Deep Learning dominates Computer Vision. We are all in this trend. Since AlexNet suddenly swept the competition by at least 10 percent than all other competitors in ILSVRC2012, Deep Learning never stops its pace outperforming in Image- and Video-related tasks.
With years of developments, current algorithms are fairly advanced: various delicate models, fancy learning paradigms, and combining the ideas of traditional methods. However, algorithms need high-quality data. Everybody knows Deep Learning hardly succeeds with insufficient or poor data.
Where do those data come from? ImageNet can be the first choice among many engineers and researchers. But it took almost three years and many following efforts to keep it updated. Moreover, it only supports object recognition problems. If you want to perform image segmentation, there is little chance for researchers to find suitable high-quality dataset. I saw many research groups, even companies, publishes their data-labeling requests on Amazon Mechanical Turk where provides the on-demand scalable workforce. Sadly, human-labeled data often requires much more time (and money) than machines, let alone quite high errors. Thus, it is surely important providing workforce with a tool that can automatically generate the rough segmentation and allow human to adjust easily and precisely.
Huh, this is exactly what Polygon-RNN does.
This work creatively formulates object annotation problem as polygon prediction rather than traditional pixel labeling. Obtaining data in fast fashion is critical when data size becomes the bottleneck of Deep Learning, and their work supplies researchers with a flexible annotation method to quickly access high-quality ground truth labels.
In this work, authors call their method as semi-automatic annotation of object instances. Generally speaking, this method requires users to provide the bounding box around the target object first, then Polygon-RNN automatically generates the first draft segmentation; if the user doesn’t think it is proper, he or she could adjust the outline anytime. What makes adjusting operation easy is exactly the idea of Polygon: vertices enable users to quickly locate the incorrect part and correct it.
Their model could be divided into two parts:
- a modified VGG architecture for capturing semantic information
- a two-layer convolutional LSTM for generating the vertices of the polygon
And this model is trained in end-to-end mode, which allows CNN learns adjustments accordingly. In particular, a Convolutional LSTM is adopted for the following reasons: 1> it receives information from previous VGG model so the ConvLSTM operating in 2D is a perfect match; 2> the nature of convolution allows a number of parameters as few as possible.
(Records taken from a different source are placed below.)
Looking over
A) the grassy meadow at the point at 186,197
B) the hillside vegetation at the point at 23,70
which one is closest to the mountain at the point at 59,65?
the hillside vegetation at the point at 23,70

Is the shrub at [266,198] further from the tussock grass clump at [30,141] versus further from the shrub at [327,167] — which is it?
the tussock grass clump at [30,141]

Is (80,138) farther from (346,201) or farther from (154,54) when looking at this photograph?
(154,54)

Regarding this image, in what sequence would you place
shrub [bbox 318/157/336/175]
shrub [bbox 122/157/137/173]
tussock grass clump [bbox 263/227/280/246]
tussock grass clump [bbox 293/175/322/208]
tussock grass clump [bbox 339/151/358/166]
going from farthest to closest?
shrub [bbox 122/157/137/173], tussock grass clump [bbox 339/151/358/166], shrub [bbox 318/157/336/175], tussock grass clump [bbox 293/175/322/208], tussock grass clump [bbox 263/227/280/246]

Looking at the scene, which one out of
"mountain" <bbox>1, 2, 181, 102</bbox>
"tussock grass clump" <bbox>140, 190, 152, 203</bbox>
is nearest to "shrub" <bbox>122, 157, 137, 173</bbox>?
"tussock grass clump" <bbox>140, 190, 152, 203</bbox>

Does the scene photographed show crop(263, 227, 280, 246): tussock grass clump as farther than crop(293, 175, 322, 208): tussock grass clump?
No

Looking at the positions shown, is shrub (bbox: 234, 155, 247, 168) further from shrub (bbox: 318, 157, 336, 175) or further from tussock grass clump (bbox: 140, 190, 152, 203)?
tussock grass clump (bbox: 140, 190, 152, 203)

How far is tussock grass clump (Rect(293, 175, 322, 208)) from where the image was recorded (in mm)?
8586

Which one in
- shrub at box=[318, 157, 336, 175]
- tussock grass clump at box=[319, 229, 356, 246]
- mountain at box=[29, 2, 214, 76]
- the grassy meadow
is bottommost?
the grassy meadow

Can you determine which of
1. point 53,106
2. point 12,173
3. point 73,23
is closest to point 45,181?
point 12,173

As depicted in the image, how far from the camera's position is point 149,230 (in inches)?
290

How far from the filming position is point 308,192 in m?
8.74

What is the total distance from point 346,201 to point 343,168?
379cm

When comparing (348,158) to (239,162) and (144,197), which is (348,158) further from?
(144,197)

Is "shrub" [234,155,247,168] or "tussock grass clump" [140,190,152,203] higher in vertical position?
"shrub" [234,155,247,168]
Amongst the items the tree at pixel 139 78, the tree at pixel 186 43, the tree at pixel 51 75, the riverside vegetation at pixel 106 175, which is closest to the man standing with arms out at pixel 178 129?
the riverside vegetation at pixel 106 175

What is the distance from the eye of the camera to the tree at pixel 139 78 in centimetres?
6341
The novelty is that vertex prediction is formulated as classification problem given the image feature representations learned from CNN, two consecutive vertices right before current prediction, and one-hot encoding of previous predicted vertices as input.
In Prediction mode, the model generates a structurally coherent polygon around the target object without any user corrections, it only needs the proper bounding box of the target instance. Giving a bounding box is always easier and less error-prone than drawing an outline, right? And in the following Annotation mode, users are required to closely examine whether the predicted polygon meets the precision. If not, users could easily adjust the vertices, and the model will automatically output new vertices according to original polygon and users’ inputs until it arrives at the threshold. By repeating this process, often with several clicks, a high-quality annotation is beautifully done.
The evaluation was done on the Cityspaces dataset, and standard IOU measure is given.
This paper received an honorable mention for the best papers award in CVPR2017. And during the conference, we saw many new types of researches often encounter the problem of no suitable (enough) training data. Now, data has become the bottleneck of advanced algorithms, and it is inevitable for researchers to build a larger general purpose dataset. Furthermore, the quality of data is also important, since low-quality data may severely lower the performance, even if the model may be good enough. This paper proposes not only a method as a useful tool but also a new concept for modeling complex annotation as a simple polygon. We think the methods to acquire data are on the way, and this work is definitely worth scrutinizing.